◆ TASK STATEMENT ◆
Copy exactly the lines from the one containing "As observed in" through the last line of the records below, including both, and leave out any pictures.
>>>
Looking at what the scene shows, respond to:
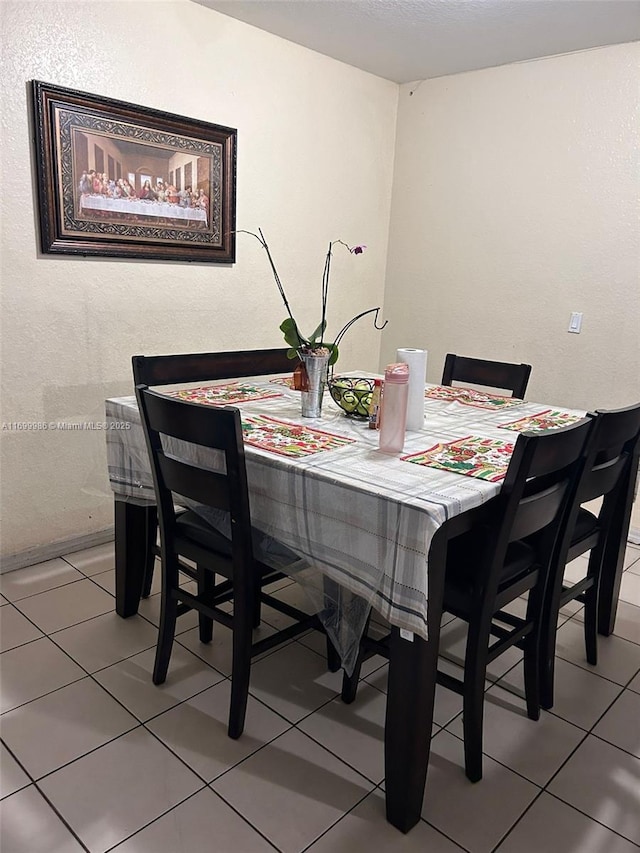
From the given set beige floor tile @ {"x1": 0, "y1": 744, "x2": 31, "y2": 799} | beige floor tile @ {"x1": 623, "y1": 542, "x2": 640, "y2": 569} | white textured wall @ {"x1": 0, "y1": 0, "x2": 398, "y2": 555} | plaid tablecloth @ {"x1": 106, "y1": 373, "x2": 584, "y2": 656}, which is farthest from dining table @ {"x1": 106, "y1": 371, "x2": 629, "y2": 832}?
beige floor tile @ {"x1": 623, "y1": 542, "x2": 640, "y2": 569}

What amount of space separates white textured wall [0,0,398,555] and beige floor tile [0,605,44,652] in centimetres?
37

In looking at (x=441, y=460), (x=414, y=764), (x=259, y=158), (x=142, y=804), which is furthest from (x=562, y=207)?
(x=142, y=804)

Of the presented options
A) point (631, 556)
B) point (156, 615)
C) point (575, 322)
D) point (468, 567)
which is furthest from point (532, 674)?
point (575, 322)

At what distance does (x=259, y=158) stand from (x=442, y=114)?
3.67 ft

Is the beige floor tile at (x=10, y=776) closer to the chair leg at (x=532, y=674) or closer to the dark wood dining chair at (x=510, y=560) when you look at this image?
the dark wood dining chair at (x=510, y=560)

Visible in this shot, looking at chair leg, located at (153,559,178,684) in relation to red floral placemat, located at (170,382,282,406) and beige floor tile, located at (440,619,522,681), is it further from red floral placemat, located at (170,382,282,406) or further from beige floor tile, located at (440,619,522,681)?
beige floor tile, located at (440,619,522,681)

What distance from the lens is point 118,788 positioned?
150 centimetres

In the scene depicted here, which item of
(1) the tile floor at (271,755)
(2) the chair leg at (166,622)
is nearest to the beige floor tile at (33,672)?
(1) the tile floor at (271,755)

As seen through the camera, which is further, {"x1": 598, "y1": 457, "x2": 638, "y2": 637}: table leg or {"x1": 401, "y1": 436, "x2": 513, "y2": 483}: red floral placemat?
{"x1": 598, "y1": 457, "x2": 638, "y2": 637}: table leg

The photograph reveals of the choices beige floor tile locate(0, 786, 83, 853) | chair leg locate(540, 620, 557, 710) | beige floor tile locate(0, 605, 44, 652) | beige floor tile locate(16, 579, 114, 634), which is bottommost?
beige floor tile locate(0, 786, 83, 853)

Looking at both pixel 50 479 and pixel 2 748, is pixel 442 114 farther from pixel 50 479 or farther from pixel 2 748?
pixel 2 748

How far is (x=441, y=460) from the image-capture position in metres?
1.60

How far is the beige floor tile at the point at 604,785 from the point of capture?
4.86ft

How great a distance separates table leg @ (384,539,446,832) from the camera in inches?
53.0
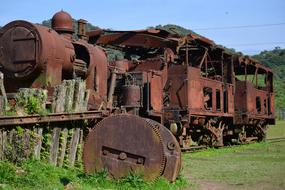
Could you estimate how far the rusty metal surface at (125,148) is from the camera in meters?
7.88

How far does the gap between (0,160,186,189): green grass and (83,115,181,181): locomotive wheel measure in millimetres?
156

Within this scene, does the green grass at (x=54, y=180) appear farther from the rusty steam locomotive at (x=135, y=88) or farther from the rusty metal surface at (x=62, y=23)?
the rusty metal surface at (x=62, y=23)

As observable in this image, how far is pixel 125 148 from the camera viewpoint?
8.05m

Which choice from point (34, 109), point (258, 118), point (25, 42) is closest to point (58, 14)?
point (25, 42)

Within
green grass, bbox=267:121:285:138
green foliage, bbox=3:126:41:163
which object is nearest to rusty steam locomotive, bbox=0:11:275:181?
green foliage, bbox=3:126:41:163

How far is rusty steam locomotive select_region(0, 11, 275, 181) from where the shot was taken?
8.06 meters

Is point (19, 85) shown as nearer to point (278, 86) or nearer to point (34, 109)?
point (34, 109)

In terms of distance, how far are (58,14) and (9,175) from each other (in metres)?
6.50

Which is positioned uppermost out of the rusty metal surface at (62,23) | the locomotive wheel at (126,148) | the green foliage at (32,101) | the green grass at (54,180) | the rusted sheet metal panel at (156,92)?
the rusty metal surface at (62,23)

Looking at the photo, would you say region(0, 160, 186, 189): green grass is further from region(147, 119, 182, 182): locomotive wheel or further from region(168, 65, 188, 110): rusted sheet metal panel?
region(168, 65, 188, 110): rusted sheet metal panel

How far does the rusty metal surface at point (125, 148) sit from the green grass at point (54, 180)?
16 centimetres

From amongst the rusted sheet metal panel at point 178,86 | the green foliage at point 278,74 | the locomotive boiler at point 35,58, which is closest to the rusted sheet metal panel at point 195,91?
the rusted sheet metal panel at point 178,86

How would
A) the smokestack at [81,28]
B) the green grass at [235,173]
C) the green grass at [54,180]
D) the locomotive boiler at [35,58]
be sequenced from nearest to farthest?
the green grass at [54,180], the green grass at [235,173], the locomotive boiler at [35,58], the smokestack at [81,28]

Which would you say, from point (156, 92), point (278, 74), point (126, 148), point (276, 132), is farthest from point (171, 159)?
point (278, 74)
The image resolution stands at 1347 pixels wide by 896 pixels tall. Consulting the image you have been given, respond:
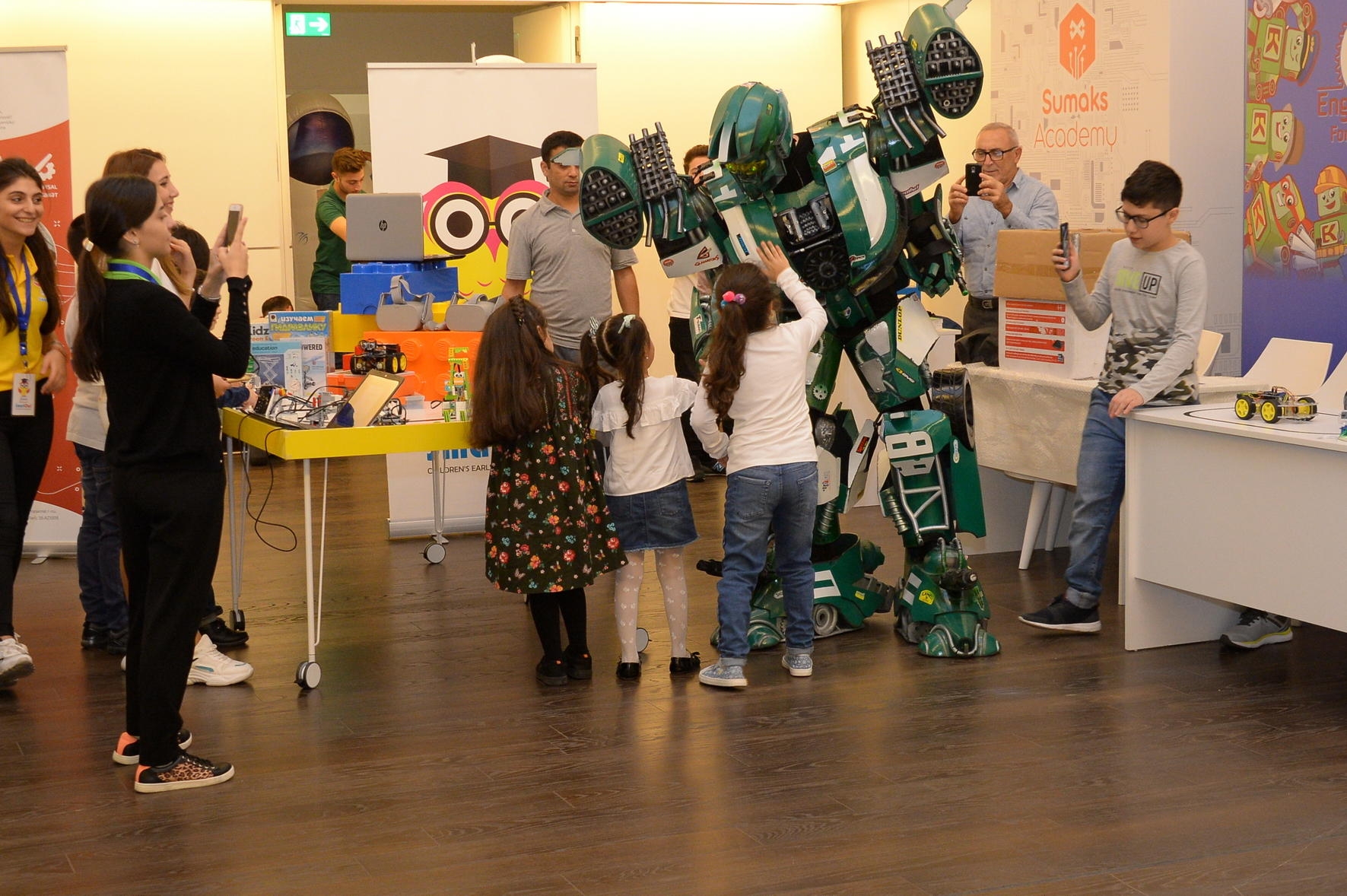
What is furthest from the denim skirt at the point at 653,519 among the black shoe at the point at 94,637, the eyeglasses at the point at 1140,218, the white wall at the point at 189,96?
the white wall at the point at 189,96

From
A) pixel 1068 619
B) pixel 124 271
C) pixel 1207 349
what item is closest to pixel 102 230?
pixel 124 271

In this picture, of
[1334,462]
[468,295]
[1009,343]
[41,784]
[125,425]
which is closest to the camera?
[125,425]

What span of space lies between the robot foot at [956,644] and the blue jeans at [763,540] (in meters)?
0.43

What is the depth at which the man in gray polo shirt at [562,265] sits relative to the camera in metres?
5.20

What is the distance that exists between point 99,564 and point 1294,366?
13.1 feet

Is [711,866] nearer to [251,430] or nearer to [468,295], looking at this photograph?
[251,430]

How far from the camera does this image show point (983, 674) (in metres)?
4.15

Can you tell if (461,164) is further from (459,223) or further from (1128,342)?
(1128,342)

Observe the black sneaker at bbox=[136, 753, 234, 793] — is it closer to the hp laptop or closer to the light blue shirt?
the hp laptop

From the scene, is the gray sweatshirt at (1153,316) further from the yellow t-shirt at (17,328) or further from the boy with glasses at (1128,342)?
the yellow t-shirt at (17,328)

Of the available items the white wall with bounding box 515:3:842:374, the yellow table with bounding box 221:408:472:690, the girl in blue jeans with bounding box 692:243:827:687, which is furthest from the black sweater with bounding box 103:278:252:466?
the white wall with bounding box 515:3:842:374

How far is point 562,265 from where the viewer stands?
520 centimetres

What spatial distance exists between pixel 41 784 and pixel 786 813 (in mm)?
1741

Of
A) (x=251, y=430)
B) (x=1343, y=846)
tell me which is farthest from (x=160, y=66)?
(x=1343, y=846)
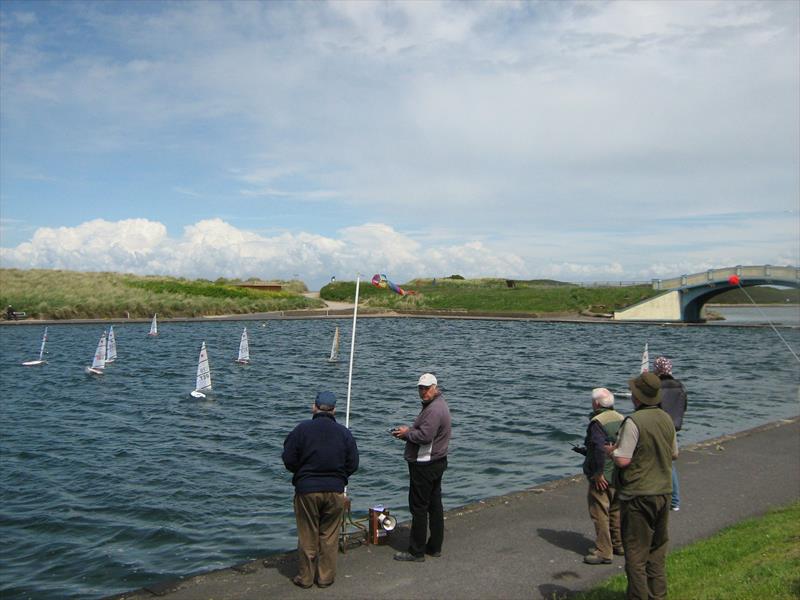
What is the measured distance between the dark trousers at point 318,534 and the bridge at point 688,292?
221 feet

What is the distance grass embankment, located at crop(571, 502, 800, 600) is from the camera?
693cm

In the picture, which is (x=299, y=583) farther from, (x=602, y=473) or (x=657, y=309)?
(x=657, y=309)

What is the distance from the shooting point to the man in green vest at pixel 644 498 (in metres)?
6.59

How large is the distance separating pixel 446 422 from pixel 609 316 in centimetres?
8429

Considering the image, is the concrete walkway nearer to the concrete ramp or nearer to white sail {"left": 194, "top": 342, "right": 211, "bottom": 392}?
white sail {"left": 194, "top": 342, "right": 211, "bottom": 392}

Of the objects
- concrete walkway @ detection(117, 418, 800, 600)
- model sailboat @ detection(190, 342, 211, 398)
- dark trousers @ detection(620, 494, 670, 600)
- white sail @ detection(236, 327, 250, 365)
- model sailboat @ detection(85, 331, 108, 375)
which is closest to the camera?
dark trousers @ detection(620, 494, 670, 600)

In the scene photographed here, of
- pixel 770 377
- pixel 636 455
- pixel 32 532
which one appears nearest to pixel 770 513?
pixel 636 455

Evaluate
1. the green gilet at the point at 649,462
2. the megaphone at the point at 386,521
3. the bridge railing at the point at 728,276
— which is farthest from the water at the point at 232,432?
the bridge railing at the point at 728,276

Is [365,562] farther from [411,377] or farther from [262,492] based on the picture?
[411,377]

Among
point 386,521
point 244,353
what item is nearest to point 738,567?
point 386,521

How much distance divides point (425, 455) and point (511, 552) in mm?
1716

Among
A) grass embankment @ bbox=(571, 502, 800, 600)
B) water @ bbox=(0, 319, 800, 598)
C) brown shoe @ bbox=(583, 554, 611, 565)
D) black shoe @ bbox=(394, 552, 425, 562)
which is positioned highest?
grass embankment @ bbox=(571, 502, 800, 600)

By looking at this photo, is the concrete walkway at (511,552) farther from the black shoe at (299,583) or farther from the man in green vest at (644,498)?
the man in green vest at (644,498)

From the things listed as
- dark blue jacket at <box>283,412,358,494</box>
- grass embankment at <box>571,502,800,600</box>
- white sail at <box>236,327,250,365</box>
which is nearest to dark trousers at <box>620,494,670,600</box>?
grass embankment at <box>571,502,800,600</box>
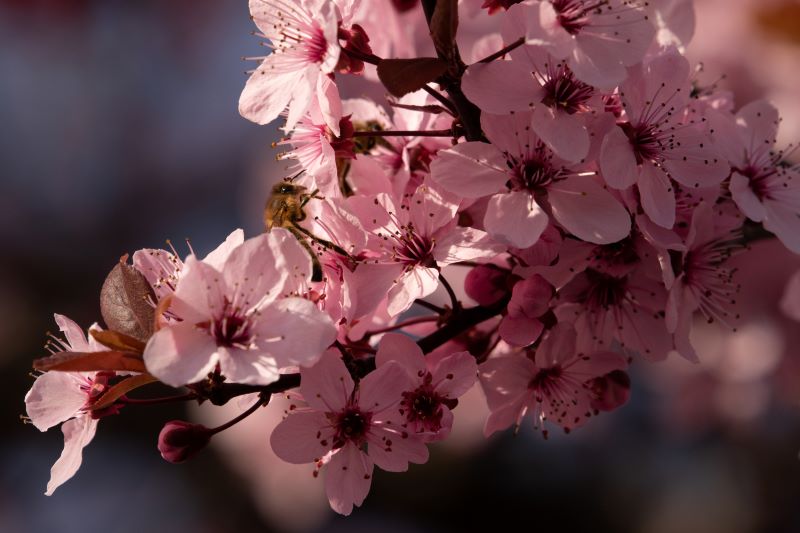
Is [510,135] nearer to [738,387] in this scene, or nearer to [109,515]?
[738,387]

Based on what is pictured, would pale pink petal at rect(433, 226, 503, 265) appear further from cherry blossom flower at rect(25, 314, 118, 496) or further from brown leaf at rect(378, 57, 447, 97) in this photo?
cherry blossom flower at rect(25, 314, 118, 496)

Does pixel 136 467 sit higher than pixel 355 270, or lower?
lower

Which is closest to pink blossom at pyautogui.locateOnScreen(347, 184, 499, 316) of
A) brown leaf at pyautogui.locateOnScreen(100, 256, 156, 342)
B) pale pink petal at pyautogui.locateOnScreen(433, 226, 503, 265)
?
pale pink petal at pyautogui.locateOnScreen(433, 226, 503, 265)

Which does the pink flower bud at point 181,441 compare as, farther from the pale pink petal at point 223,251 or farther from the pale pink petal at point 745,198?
the pale pink petal at point 745,198

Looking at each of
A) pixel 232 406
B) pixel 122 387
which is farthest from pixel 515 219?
pixel 232 406

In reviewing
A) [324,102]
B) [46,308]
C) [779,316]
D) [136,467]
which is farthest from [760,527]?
[46,308]

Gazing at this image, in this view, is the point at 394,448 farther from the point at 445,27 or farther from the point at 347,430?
the point at 445,27

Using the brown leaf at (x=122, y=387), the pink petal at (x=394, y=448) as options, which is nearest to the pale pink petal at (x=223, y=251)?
the brown leaf at (x=122, y=387)
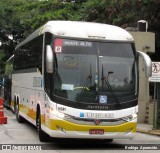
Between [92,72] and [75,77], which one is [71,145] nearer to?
[75,77]

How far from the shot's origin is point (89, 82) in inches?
481

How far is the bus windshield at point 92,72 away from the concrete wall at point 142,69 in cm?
954

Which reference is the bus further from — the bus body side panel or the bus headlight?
the bus body side panel

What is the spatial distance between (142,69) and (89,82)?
1047 centimetres

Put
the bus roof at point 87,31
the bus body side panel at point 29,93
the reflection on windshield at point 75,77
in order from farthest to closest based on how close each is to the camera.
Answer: the bus body side panel at point 29,93
the bus roof at point 87,31
the reflection on windshield at point 75,77

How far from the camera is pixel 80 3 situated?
1523 inches

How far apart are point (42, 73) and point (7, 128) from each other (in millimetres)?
5082

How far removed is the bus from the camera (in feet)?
39.4

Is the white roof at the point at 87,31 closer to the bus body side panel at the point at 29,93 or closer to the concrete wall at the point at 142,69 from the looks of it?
the bus body side panel at the point at 29,93

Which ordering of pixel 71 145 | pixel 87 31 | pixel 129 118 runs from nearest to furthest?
pixel 129 118, pixel 87 31, pixel 71 145

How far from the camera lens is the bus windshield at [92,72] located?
39.9 ft

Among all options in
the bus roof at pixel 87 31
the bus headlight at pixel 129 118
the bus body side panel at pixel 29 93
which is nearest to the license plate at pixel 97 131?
the bus headlight at pixel 129 118

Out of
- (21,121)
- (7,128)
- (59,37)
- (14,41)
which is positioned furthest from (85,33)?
(14,41)

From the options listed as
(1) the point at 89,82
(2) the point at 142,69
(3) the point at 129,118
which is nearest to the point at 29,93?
(1) the point at 89,82
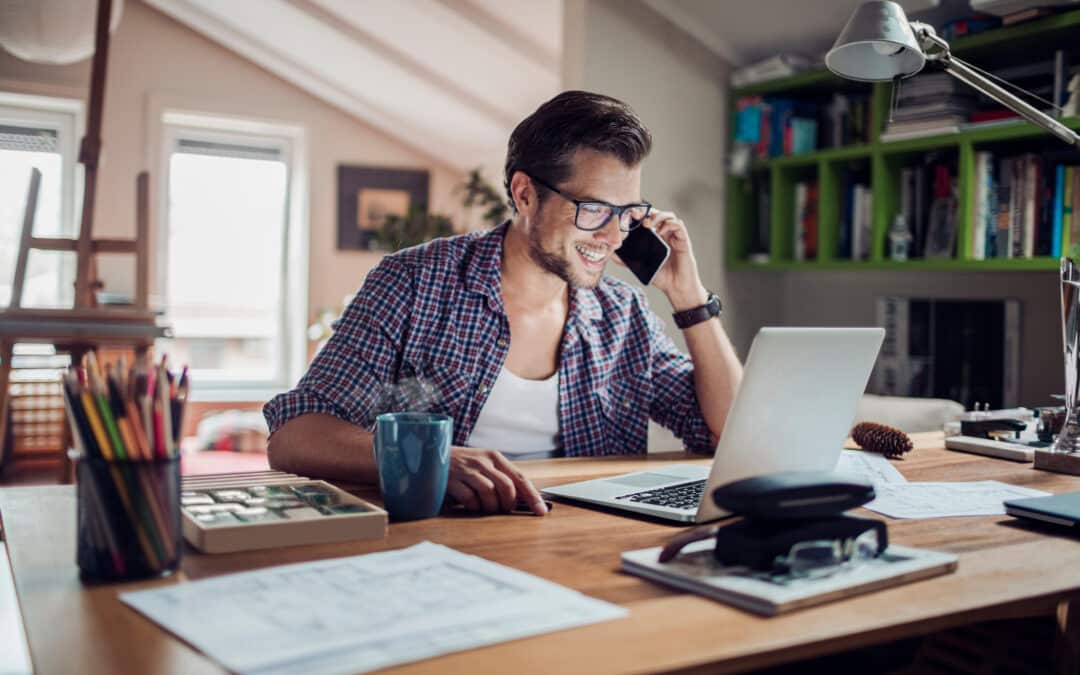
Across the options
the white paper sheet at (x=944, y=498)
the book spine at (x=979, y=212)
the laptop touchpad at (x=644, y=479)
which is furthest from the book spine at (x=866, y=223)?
the laptop touchpad at (x=644, y=479)

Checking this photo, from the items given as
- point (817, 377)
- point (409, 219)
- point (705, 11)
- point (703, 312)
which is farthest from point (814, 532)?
point (409, 219)

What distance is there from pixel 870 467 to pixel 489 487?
0.66 metres

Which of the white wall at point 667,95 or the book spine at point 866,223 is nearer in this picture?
the book spine at point 866,223

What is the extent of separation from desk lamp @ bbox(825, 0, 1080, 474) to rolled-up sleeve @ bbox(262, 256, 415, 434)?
0.87m

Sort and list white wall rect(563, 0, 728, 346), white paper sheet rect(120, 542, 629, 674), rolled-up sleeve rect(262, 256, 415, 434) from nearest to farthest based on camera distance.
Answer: white paper sheet rect(120, 542, 629, 674) → rolled-up sleeve rect(262, 256, 415, 434) → white wall rect(563, 0, 728, 346)

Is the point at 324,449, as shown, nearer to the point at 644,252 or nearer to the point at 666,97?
the point at 644,252

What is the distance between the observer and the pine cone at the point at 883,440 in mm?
1580

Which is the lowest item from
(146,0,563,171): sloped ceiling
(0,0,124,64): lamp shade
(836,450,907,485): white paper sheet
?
(836,450,907,485): white paper sheet

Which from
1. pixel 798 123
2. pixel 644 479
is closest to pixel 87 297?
pixel 644 479

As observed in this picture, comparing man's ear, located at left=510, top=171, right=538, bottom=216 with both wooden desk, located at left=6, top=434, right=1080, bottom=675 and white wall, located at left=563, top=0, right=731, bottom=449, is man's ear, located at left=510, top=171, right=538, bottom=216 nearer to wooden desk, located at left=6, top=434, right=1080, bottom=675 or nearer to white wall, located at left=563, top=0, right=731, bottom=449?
wooden desk, located at left=6, top=434, right=1080, bottom=675

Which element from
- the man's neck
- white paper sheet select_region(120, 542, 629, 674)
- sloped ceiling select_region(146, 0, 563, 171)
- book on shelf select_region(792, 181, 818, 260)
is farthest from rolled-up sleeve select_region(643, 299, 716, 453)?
sloped ceiling select_region(146, 0, 563, 171)

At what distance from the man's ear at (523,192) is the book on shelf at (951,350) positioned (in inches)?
72.4

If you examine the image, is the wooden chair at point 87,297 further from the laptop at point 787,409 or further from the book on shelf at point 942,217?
the book on shelf at point 942,217

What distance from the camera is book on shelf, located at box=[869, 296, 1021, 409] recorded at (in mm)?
2924
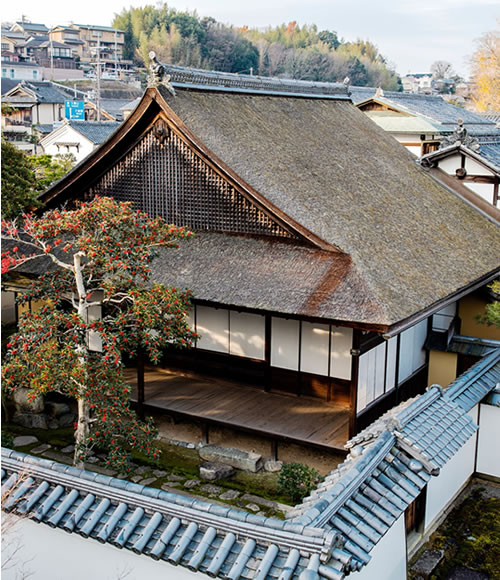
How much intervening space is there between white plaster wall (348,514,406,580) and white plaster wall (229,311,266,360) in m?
4.86

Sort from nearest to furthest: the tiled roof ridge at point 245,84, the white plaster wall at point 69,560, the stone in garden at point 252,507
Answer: the white plaster wall at point 69,560 < the stone in garden at point 252,507 < the tiled roof ridge at point 245,84

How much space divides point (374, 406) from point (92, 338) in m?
5.71

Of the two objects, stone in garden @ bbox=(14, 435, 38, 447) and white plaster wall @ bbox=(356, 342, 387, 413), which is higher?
white plaster wall @ bbox=(356, 342, 387, 413)

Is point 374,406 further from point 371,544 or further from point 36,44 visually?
point 36,44

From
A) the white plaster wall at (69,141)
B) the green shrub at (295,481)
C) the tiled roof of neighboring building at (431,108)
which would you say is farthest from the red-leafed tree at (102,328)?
<<<
◆ SOLUTION FOR THIS EXERCISE ◆
As observed in this picture, comparing man's ear, located at left=510, top=171, right=538, bottom=216 with both wooden desk, located at left=6, top=434, right=1080, bottom=675 and white wall, located at left=563, top=0, right=731, bottom=449, is man's ear, located at left=510, top=171, right=538, bottom=216 nearer to wooden desk, located at left=6, top=434, right=1080, bottom=675 or nearer to white wall, located at left=563, top=0, right=731, bottom=449?
wooden desk, located at left=6, top=434, right=1080, bottom=675

Which element from
- the man's neck
- white paper sheet select_region(120, 542, 629, 674)
- sloped ceiling select_region(146, 0, 563, 171)
- book on shelf select_region(792, 181, 818, 260)
is farthest from rolled-up sleeve select_region(643, 299, 716, 453)?
sloped ceiling select_region(146, 0, 563, 171)

At what distance from the man's ear at (523,192) is the book on shelf at (951,350) positioned (in inches)?
72.4

If you examine the image, is the wooden chair at point 87,297 further from the laptop at point 787,409 or further from the book on shelf at point 942,217?
the book on shelf at point 942,217

What distance from the camera is book on shelf, located at box=[869, 296, 1021, 409] recorded at (in mm)?
2924
How much intervening space is there between white plaster wall (348,514,406,580) and white plaster wall (229,311,266,360) in m?
4.86

Sort from nearest to furthest: the tiled roof ridge at point 245,84, the white plaster wall at point 69,560, the stone in garden at point 252,507
Answer: the white plaster wall at point 69,560 < the stone in garden at point 252,507 < the tiled roof ridge at point 245,84

How much space divides point (374, 406) from point (92, 338) in m?
5.71

Of the two objects, stone in garden @ bbox=(14, 435, 38, 447) and white plaster wall @ bbox=(356, 342, 387, 413), which is higher?
white plaster wall @ bbox=(356, 342, 387, 413)

Is point 374,406 further from point 371,544 or further from point 36,44 visually?
point 36,44

From
A) the white plaster wall at (69,141)
B) the green shrub at (295,481)
C) the tiled roof of neighboring building at (431,108)
which would you say is farthest from the red-leafed tree at (102,328)?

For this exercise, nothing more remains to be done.